Learning API Functionality from In-Context Demonstrations for Tool-based Agents
Patel, Bhrij, Jagmohan, Ashish, Vempaty, Aditya
Digital tool-based agents, powered by Large Language Models (LLMs), that invoke external Application Programming Interfaces (APIs) often rely on documentation to understand API functionality. However, such documentation is frequently missing, outdated, privatized, or inconsistent-hindering the development of reliable, general-purpose agents. In this work, we propose a new research direction: learning of API functionality directly from in-context demonstrations. This task is a new paradigm applicable in scenarios without documentation.

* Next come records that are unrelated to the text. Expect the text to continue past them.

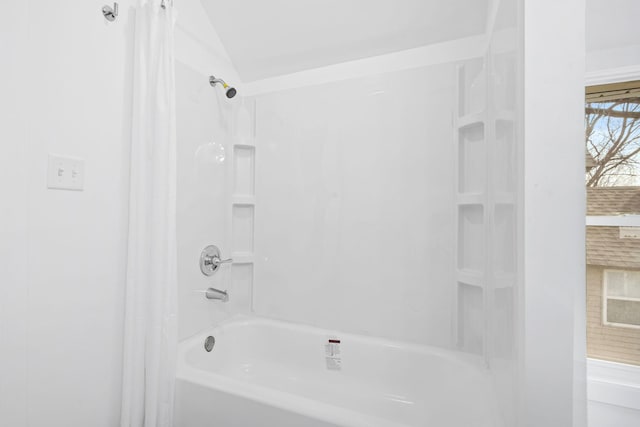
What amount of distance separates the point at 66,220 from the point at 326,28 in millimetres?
1526

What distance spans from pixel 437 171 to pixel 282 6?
1240 mm

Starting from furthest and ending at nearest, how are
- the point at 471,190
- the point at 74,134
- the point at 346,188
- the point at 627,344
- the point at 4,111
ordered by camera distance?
the point at 346,188
the point at 471,190
the point at 627,344
the point at 74,134
the point at 4,111

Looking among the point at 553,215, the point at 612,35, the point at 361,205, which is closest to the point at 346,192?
the point at 361,205

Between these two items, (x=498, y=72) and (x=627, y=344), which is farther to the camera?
(x=627, y=344)

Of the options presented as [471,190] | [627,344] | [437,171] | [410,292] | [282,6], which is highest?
[282,6]

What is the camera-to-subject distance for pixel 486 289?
4.35ft

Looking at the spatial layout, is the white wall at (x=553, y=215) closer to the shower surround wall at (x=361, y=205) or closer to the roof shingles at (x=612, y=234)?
the shower surround wall at (x=361, y=205)

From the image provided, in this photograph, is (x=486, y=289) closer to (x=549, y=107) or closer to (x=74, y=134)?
(x=549, y=107)

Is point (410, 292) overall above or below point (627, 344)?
above

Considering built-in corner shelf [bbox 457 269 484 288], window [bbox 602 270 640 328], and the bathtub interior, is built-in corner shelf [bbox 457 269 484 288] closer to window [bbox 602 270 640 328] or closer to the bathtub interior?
the bathtub interior

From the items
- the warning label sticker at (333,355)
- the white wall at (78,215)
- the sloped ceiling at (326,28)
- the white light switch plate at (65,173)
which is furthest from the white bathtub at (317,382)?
the sloped ceiling at (326,28)

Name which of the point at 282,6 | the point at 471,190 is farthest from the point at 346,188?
the point at 282,6

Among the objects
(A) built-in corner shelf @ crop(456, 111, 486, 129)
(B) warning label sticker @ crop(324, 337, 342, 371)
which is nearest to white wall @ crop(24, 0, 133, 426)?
(B) warning label sticker @ crop(324, 337, 342, 371)

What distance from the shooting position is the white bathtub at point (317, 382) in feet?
3.43
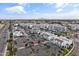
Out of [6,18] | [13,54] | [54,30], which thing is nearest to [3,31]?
[6,18]

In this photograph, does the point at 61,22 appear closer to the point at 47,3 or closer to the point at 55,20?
the point at 55,20

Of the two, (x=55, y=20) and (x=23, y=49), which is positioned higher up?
(x=55, y=20)

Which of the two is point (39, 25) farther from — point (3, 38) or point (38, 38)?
point (3, 38)

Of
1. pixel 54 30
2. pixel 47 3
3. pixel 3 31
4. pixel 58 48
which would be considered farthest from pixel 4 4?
pixel 58 48

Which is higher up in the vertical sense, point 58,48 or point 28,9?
point 28,9

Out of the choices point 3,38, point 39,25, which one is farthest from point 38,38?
point 3,38

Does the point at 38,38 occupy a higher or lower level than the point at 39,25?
lower

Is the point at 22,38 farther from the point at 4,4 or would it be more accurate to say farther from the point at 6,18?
the point at 4,4

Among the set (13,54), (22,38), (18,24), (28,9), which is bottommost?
(13,54)

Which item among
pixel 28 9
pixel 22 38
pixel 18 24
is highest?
pixel 28 9
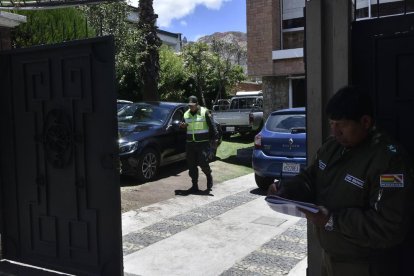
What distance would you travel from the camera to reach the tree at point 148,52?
1381cm

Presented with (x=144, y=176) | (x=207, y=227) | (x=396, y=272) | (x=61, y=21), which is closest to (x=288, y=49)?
(x=61, y=21)

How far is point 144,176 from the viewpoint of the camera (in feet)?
30.3

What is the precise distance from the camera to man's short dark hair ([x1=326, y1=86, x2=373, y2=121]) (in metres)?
2.25

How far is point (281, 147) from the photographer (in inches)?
333

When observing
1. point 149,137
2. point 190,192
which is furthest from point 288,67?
point 190,192

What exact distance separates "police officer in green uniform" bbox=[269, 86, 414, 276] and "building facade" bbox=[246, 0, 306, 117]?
15.1 meters

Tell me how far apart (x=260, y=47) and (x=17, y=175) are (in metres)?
14.0

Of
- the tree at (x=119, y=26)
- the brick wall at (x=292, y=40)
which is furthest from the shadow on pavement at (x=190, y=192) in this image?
the brick wall at (x=292, y=40)

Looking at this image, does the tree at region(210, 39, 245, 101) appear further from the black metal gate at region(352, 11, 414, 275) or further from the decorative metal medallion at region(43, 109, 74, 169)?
the black metal gate at region(352, 11, 414, 275)

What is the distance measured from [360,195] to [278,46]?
1605cm

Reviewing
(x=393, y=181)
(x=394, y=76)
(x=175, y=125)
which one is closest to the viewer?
(x=393, y=181)

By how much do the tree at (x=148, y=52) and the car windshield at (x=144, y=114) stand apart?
119 inches

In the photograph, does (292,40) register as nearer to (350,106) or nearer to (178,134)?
(178,134)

Using API benchmarks, we collect demonstrations from both expert agents and from self-exploration. To understand what information demonstrations must convey for successful task completion, we extensively study how the number of demonstrations and the use of LLM-generated summaries and evaluations affect the task success rate of the API-based agent. Our experiments across 3 datasets and 6 models show that learning functionality from in-context demonstrations remains a non-trivial challenge, even for state-of-the-art LLMs. We find that providing explicit function calls and natural language critiques significantly improves the agent's task success rate due to more accurate parameter filling. We analyze failure modes, identify sources of error, and highlight key open challenges for future work in documentation-free, self-improving, API-based agents.